Secured lenders repossessing real estate collateral at a sheriff’s sale normally keep tenants in place to maintain income. There are instances, however, when a plaintiff lender, or a third-party sheriff’s sale purchaser, may desire to evict a tenant. Ellis v. M&I Bank, 960 N.E.2d 187 (Ind. Ct. App. 2011) sheds light on a new owner’s rights, following a sheriff’s sale, vis-à-vis tenants.
Unusual circumstance. In Ellis, a developer leased the subject real estate to tenants (husband and wife), but then defaulted on its line of credit. As a result, the developer’s lender foreclosed and ultimately acquired the real estate at a sheriff’s sale. The court’s decree of foreclosure was against the developer and the husband only, not the wife/co-tenant. When the lender pursued a writ of assistance to evict the tenants, the wife asserted that her interest in the real estate had not been extinguished in the mortgage foreclosure case. She was right.

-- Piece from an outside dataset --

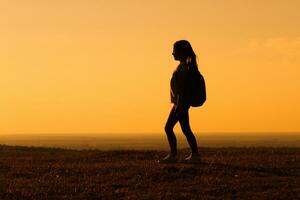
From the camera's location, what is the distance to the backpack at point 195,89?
61.9 feet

To terminate, name tenants. The Court in Ellis noted that, in Indiana, the purchaser at a sheriff’s sale “steps into the shoes of the original holder of the real estate and takes such owner’s interest subject to all existing liens and claims against it.” Because the lender did not make the wife a party to the foreclosure case, the sheriff’s sale could not be enforced against her. This is because, in Indiana, “where a mortgagee knows or should know that a person has an interest in property upon which the mortgagee seeks to foreclose, but does not join that person as a party to the foreclosure action, and the interested person is unaware of the foreclosure action, the foreclosure does not abolish the person’s interest.” See my 10/07/11 and 07/09/10 posts for more on this area of the law. Because the wife was not named or served in the foreclosure action, the trial court found that her interest was not extinguished by the foreclosure judgment and that the lender’s interest in the real estate remained subject to her leasehold interest.
How did the lender obtain possession of the real estate from the wife?
Option 1 – strict foreclosure. One option available to the lender was to terminate the interest of the wife through a strict foreclosure action. I have written about this remedy, including Indiana’s 2012 legislation, extensively. Please click on the category Strict Foreclosure to your left for more. The lender in Ellis did not pursue this option.
Option 2 - eviction. The lender elected, as the then-owner of the real estate, to pursue eviction based upon the subject lease agreement. The eviction action was separate and distinct from the foreclosure action. The evidence in Ellis was clear that the tenants had breached the lease and that the lender had the corresponding right to terminate. The trial court entered an order of possession for the lender based on the lease, and the Court of Appeals affirmed.
Plaintiff lenders, after the entry of the foreclosure decree and sheriff’s sale, usually can evict parties in possession of the subject real estate through the mechanism of a writ of assistance, about which I have written in the past, assuming the mortgage lien is senior to the possessory interest. That remedy generally is effective only when the targets of the writ of assistance were made parties to the underlying action. The rub in Ellis was that one of the parties in possession of the real estate (the wife) was not named in the case. Rather than embarking on what may have been a relatively costly, complicated and lengthy strict foreclosure action, the lender in Ellis chose a simpler approach by filing a straightforward landlord/tenant eviction action based upon the terms of the subject lease. This turned out to be a good solution to the problem caused by failing to name the wife.